Steps to encourage foreign investment in bond markets and make the overall investment environment more conducive and friendly will be enacted in a gradual manner, a central bank official said on Jan 17.
Pan Gongsheng, deputy governor of the People’s Bank of China, said: “We are preparing to launch bond index products such as bond exchange traded funds, promote interconnectivity among central depository institutions, and extend the settlement cycle for bond trading.
“The State Administration of Foreign Exchange, the currency regulator, is doing research on optimizing the arrangements for overseas investors to participate in foreign exchange hedging transactions. Besides, the PBOC will fully liberalize bond repurchase transactions at the right time and push hard with the utilization of the market for renminbi derivatives,” said Pan at the China Bond Market International Forum in Beijing.

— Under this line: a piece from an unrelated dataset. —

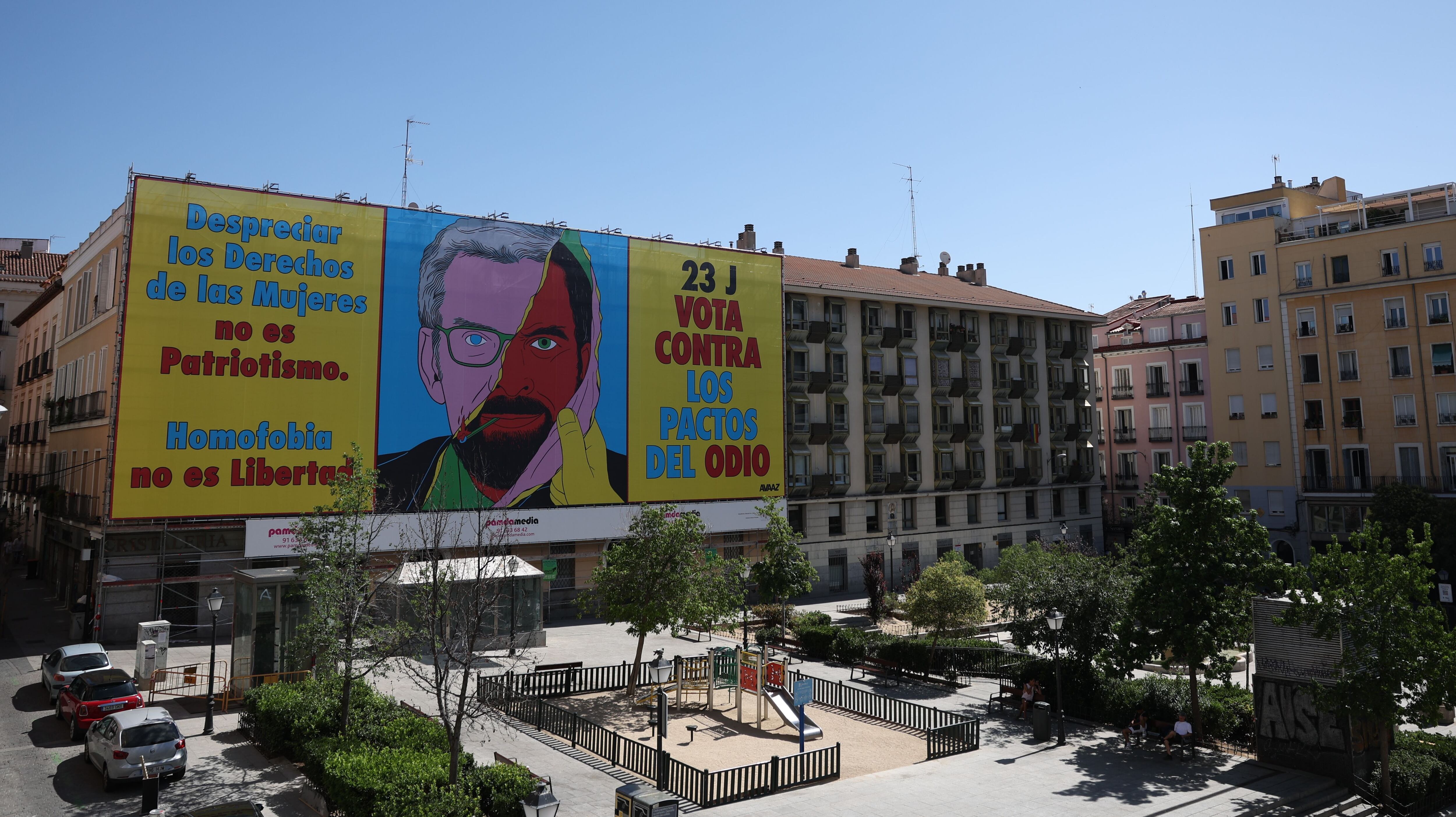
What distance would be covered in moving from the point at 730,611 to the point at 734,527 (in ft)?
63.8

China had the third-largest bond market in the world at the end of 2018, with an aggregate balance of 86 trillion yuan ($12.7 trillion), behind the United States and Japan.
Pan said the country has accelerated the opening-up of its bond market in recent years.
“We made substantial adjustments and reforms in terms of relaxing market access management, expanding the scope of investors, lifting quota restrictions, enriching risk hedging instruments, and facilitating cross-border exchange of funds,” he said.
Currently, 1,186 overseas institutional investors have invested in Chinese onshore bonds, and their total investment reached 1.73 trillion yuan. Among these foreign institutions, 505 access the market through the Bond Connect. The balance of their existing bonds is 180 billion yuan, he said.
Data show that the net inflow of foreign funds into China’s bond market was about $100 billion last year, accounting for 80 percent of the funds flowing into the bond markets of emerging economies.